The façades are treated in strong vertical bays, combining pale framing members of moca creme stone, brick-faced cladding, and dark window bands. Chapman Taylor linked the long northern frontage with the line of the old castle wall, while the 6-metre castellated crown at the summit was intended as an allusion to the fortifications that once occupied the site.

Parts of the façade were altered during construction to meet the stricter fire-safety regime that followed the Grenfell Tower fire. Glazed spandrel panels originally proposed for parts of the envelope were replaced with non-combustible metal panels, and the brick-faced cladding system was designed to satisfy the requirements for high-rise residential construction.

Castle Park View was the first commercial development to connect to Bristol's district heat network. Heat is drawn from the Floating Harbour by a water-source heat pump at Castle Park and distributed to connected buildings through underground pipes. The scheme also incorporated photovoltaic panels and brown roofs intended to support biodiversity.

== Use and reception ==
The completed development contains 300 private-rented flats and 75 affordable homes. Of the affordable homes, 17 were assigned for shared ownership and 58 for rent through Bristol's HomeChoice system, in a separate block managed by Abri. When the first lettings were announced in 2022, the asking rents for the private units drew criticism in the context of Bristol's housing crisis.

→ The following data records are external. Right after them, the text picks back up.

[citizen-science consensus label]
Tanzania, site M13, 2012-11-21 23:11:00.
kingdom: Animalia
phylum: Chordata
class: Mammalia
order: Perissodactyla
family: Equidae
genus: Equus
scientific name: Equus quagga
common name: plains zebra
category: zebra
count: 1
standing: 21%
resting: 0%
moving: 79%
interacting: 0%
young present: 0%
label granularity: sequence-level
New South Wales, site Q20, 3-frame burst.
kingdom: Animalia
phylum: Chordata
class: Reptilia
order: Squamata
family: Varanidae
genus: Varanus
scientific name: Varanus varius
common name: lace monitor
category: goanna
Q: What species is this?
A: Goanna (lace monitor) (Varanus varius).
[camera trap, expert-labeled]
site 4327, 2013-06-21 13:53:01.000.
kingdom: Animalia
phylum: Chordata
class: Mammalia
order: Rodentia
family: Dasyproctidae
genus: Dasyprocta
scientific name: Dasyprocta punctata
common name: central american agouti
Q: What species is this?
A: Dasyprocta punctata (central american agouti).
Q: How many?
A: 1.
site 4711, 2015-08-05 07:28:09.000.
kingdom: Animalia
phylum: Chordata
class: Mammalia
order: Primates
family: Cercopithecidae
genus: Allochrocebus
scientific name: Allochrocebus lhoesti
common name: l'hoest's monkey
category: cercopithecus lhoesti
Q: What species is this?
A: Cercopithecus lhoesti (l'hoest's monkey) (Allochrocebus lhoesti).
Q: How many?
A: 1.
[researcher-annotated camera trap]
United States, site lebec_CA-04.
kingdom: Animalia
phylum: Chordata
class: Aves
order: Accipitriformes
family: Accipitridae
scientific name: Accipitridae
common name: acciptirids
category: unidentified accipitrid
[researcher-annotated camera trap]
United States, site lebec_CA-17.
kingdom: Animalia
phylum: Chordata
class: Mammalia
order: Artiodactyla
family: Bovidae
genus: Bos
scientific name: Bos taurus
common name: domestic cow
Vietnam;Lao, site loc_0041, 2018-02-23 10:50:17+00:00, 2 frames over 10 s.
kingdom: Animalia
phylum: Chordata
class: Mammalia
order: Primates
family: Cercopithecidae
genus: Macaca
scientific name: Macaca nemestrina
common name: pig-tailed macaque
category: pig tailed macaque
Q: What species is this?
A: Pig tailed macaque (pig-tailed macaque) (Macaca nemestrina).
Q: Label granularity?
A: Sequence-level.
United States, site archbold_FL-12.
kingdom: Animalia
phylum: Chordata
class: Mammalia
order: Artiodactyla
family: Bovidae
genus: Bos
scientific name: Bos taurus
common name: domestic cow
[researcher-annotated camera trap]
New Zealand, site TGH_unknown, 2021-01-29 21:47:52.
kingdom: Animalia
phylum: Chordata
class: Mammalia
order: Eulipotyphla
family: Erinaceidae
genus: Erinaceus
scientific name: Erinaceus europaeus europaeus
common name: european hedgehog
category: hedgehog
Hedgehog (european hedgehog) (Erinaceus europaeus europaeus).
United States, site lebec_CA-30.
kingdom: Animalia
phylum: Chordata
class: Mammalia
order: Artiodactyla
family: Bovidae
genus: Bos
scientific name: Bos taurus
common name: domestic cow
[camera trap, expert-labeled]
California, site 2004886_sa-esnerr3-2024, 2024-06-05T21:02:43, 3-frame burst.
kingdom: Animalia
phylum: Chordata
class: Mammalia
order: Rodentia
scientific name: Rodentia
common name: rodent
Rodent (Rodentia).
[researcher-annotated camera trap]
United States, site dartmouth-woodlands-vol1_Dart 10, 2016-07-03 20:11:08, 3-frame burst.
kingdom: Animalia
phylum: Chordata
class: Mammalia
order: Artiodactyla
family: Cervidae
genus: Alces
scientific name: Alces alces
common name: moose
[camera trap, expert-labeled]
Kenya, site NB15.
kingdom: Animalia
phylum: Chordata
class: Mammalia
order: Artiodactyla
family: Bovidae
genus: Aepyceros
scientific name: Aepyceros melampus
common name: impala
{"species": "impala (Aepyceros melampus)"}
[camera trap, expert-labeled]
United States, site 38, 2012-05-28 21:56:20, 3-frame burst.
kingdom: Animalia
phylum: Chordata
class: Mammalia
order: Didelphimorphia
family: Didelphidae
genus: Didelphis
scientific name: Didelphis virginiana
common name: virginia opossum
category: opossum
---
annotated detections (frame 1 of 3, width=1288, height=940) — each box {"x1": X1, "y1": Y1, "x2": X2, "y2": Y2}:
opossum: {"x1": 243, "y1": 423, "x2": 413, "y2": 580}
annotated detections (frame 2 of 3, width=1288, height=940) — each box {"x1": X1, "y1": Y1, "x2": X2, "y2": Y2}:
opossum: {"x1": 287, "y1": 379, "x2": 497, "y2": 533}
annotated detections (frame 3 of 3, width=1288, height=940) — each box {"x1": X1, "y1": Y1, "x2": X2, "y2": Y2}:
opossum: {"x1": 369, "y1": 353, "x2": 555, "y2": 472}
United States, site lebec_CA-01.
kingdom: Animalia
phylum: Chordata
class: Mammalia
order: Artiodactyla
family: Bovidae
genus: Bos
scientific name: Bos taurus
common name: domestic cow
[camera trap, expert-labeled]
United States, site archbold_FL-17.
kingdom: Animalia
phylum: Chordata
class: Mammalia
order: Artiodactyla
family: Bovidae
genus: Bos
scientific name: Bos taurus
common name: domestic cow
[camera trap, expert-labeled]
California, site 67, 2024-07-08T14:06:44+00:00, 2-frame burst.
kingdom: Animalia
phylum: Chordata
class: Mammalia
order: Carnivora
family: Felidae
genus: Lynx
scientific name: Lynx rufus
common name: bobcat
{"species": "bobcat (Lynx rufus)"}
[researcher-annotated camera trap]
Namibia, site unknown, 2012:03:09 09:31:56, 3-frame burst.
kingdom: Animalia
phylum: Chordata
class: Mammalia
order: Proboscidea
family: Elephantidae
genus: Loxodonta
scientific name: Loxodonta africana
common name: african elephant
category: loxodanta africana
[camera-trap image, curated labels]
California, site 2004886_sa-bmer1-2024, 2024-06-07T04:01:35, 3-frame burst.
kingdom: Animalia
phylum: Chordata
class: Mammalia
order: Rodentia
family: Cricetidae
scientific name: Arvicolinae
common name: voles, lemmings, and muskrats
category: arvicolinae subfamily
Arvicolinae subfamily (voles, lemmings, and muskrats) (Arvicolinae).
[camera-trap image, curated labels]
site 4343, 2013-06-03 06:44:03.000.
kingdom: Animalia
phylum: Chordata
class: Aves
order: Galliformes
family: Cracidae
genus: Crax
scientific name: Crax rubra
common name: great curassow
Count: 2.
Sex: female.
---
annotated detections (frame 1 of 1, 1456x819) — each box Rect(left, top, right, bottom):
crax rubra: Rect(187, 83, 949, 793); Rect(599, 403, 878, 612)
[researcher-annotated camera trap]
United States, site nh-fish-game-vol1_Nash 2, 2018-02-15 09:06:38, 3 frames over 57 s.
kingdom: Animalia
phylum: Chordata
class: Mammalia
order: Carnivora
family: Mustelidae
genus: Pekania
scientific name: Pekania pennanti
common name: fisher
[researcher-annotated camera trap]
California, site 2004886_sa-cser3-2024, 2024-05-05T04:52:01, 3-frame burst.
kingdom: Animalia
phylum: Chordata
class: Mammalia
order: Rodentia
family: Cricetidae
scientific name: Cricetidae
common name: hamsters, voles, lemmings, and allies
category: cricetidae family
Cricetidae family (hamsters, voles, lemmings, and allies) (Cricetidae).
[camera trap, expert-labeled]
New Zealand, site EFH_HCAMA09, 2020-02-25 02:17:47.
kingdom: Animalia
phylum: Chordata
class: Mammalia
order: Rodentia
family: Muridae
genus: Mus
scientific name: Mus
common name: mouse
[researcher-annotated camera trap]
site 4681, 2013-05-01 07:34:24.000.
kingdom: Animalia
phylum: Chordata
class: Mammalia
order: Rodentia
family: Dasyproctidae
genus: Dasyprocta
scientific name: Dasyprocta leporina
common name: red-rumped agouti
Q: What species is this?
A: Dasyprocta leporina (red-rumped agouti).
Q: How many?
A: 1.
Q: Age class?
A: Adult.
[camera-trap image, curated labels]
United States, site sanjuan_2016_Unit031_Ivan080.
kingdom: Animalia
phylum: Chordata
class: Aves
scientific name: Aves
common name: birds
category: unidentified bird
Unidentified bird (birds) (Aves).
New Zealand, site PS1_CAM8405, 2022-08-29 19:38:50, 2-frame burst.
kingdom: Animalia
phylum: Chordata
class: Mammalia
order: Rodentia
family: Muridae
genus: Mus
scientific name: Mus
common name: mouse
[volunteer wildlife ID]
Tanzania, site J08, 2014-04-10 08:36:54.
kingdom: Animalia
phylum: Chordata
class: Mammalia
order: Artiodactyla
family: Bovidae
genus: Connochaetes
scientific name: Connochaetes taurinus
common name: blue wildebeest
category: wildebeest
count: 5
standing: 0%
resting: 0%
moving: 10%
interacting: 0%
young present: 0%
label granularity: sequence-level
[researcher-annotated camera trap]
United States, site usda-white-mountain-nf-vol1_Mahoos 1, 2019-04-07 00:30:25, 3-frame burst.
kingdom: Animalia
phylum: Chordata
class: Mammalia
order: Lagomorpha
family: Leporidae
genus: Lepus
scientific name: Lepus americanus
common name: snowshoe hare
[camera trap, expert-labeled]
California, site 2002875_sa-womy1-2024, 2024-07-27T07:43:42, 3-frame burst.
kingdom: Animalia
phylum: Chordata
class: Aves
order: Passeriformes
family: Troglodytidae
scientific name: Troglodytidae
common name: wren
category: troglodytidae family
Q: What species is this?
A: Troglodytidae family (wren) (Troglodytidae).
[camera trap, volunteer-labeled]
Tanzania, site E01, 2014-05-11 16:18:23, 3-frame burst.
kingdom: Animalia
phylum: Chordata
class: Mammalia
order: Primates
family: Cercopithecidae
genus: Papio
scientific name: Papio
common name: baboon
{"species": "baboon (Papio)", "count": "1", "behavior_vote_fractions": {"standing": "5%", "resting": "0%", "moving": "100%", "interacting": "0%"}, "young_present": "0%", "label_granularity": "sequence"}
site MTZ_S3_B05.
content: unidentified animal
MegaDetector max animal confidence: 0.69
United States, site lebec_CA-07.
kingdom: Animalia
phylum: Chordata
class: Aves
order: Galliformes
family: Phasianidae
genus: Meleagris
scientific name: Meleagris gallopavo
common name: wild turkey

From the planning stage onward, the tower stood at the centre of Bristol's argument over tall buildings. The Bristol Civic Society and the Old Market Community Association objected that a 26-storey tower on the site would harm the street scene and detract from the Old Market Conservation Area. The Bristol Civic Society remained critical after consent was granted. Writing in the society's magazine Better Bristol, John Frenkel argued that the site was more suited for a dense low-rise scheme stepping down from the Lower Castle Street blocks towards the river, and that the approved development would instead dominate the south-eastern corner of Castle Park. In 2024 the campaign group Bristol Views cited Castle Park View as the first completed example of the city's new generation of high-rises and called for a halt to further tall buildings. Nick Thursby, one of the directors at Chapman Taylor, stated he was proud of the tower and justified it as "no taller than some of its neighbouring buildings [in Bristol]," believing it respectfully fitted the city's skyline.

Another point of criticism concerned the treatment of the affordable block. During development the scheme was presented as avoiding the visible separation associated with some mixed-tenure schemes, but after completion residents in the affordable block complained that they were excluded from several communal amenities in the main tower, including the dining room, concierge, and rooftop terrace.

Its design has also been criticised. The tower was nominated in the longlist for the 2024 Carbuncle Cup, an annual competition meant to award the ugliest building in the United Kingdom completed within the last 12 months, with the tower described as "looking like a giant Travelodge gone wrong".